What is expected:
Copy out every line of the data below word for word, but leave out the pictures.

Supplied material:

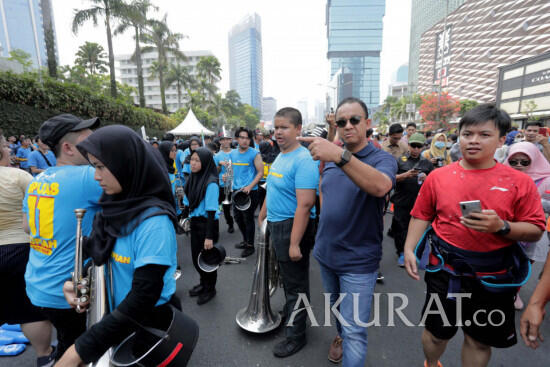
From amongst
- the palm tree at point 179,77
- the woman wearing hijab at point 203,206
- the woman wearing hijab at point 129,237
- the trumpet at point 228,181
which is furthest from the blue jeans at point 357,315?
the palm tree at point 179,77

Result of this task:
From amongst
- the palm tree at point 179,77
- the woman wearing hijab at point 203,206
- the woman wearing hijab at point 129,237
- the trumpet at point 228,181
which is furthest from the blue jeans at point 357,315?
the palm tree at point 179,77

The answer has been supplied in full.